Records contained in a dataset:
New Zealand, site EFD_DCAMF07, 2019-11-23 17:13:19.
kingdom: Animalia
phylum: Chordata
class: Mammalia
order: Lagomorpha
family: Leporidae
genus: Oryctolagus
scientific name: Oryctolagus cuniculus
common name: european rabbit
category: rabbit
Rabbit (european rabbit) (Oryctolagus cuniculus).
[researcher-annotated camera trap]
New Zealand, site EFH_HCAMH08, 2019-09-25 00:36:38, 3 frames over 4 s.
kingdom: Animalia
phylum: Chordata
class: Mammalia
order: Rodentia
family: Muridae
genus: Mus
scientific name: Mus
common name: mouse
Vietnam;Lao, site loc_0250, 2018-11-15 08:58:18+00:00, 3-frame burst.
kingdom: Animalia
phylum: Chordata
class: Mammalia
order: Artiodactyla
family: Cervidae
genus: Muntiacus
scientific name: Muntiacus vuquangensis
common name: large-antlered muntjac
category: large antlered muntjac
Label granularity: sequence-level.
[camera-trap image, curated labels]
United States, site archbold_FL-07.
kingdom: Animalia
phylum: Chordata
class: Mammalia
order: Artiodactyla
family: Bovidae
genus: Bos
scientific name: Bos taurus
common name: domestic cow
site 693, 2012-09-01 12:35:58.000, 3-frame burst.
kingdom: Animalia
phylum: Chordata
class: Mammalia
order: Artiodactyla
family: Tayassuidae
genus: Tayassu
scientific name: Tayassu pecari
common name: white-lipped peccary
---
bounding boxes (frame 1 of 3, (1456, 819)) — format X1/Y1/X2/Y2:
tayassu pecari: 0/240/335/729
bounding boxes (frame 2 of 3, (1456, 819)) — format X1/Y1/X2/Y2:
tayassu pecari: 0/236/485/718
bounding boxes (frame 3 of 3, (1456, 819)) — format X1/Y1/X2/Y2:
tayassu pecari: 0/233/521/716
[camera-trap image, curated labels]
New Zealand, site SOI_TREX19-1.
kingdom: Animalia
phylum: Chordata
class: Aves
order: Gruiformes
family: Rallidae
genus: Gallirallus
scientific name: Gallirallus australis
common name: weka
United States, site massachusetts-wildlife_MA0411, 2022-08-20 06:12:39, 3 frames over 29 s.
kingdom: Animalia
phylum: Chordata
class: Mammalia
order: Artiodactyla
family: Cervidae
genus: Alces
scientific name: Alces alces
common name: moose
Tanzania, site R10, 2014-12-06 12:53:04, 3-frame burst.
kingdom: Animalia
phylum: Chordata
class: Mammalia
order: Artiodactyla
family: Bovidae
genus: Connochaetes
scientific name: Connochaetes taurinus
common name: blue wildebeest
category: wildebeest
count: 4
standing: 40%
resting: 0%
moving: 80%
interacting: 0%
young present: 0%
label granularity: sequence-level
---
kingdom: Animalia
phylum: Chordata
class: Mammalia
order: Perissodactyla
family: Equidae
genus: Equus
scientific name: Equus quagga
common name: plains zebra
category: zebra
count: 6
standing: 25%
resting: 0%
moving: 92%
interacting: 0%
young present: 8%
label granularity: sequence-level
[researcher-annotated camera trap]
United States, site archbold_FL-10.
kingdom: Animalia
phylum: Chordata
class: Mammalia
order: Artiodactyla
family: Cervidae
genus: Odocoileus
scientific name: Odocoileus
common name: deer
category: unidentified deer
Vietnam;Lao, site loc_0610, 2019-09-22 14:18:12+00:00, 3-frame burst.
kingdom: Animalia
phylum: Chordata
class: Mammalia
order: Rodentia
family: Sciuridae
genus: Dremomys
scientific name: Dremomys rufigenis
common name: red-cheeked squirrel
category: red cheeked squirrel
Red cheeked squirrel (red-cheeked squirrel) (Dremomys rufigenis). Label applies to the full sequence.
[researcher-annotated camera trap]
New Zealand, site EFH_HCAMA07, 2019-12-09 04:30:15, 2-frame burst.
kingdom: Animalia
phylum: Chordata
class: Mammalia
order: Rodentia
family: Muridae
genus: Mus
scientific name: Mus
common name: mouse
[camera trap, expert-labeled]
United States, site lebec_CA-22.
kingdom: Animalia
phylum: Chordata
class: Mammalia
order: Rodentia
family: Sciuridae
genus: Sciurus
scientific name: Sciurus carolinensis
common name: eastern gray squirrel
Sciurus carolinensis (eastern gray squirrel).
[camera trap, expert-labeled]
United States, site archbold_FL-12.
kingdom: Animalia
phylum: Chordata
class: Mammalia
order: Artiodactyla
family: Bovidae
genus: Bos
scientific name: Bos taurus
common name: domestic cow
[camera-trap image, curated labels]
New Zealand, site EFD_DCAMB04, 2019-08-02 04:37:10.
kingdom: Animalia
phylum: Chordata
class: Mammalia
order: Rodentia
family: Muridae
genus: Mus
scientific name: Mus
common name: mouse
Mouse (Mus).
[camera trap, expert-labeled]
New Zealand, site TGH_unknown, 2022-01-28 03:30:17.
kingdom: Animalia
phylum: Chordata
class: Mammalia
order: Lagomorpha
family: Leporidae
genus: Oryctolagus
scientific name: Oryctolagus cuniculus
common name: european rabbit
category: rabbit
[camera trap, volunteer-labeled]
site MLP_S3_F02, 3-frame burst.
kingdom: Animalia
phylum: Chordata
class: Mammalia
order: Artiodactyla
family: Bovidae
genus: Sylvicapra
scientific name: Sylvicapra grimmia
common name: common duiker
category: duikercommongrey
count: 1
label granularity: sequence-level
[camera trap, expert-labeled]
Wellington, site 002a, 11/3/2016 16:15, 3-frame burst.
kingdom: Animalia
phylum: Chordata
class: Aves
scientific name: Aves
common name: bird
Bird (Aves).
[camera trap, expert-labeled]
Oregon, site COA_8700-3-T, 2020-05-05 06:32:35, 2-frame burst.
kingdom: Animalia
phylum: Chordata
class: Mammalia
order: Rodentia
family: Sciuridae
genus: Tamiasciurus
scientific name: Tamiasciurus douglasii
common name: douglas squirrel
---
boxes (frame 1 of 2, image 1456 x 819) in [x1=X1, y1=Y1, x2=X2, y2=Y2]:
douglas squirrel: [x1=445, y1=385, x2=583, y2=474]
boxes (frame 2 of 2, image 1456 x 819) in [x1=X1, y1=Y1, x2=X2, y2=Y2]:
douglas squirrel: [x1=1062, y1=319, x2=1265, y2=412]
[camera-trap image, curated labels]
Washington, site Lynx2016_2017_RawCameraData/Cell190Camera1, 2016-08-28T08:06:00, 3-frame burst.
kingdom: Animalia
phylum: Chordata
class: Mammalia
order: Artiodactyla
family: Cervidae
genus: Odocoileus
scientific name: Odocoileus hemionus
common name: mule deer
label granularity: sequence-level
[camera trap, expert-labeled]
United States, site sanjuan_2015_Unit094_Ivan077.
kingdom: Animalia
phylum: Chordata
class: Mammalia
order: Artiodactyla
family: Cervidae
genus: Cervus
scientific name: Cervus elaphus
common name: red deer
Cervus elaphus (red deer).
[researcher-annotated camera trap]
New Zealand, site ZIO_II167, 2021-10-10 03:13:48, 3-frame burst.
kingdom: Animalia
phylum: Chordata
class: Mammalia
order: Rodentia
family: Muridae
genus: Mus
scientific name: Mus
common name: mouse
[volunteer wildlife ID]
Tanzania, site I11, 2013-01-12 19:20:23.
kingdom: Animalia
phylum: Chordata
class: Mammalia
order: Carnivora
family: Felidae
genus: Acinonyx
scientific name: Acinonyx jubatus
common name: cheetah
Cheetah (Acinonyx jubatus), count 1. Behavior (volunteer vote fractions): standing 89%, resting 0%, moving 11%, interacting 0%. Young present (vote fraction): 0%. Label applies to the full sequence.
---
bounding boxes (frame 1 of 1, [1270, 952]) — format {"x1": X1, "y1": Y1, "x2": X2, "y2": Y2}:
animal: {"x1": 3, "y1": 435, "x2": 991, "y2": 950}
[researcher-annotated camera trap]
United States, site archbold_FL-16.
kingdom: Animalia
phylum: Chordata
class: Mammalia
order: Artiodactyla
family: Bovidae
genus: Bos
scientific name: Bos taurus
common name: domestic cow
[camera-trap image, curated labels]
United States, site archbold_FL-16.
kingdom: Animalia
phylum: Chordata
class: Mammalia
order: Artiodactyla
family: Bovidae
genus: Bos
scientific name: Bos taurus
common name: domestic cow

Exercise:
Starting at the line that has "scientific name: Gallirallus australis" in the records above, restate word for word every line until the one that has "young present: 8%", and include that one as well.

Expected answer:
scientific name: Gallirallus australis
common name: weka
United States, site massachusetts-wildlife_MA0411, 2022-08-20 06:12:39, 3 frames over 29 s.
kingdom: Animalia
phylum: Chordata
class: Mammalia
order: Artiodactyla
family: Cervidae
genus: Alces
scientific name: Alces alces
common name: moose
Tanzania, site R10, 2014-12-06 12:53:04, 3-frame burst.
kingdom: Animalia
phylum: Chordata
class: Mammalia
order: Artiodactyla
family: Bovidae
genus: Connochaetes
scientific name: Connochaetes taurinus
common name: blue wildebeest
category: wildebeest
count: 4
standing: 40%
resting: 0%
moving: 80%
interacting: 0%
young present: 0%
label granularity: sequence-level
---
kingdom: Animalia
phylum: Chordata
class: Mammalia
order: Perissodactyla
family: Equidae
genus: Equus
scientific name: Equus quagga
common name: plains zebra
category: zebra
count: 6
standing: 25%
resting: 0%
moving: 92%
interacting: 0%
young present: 8%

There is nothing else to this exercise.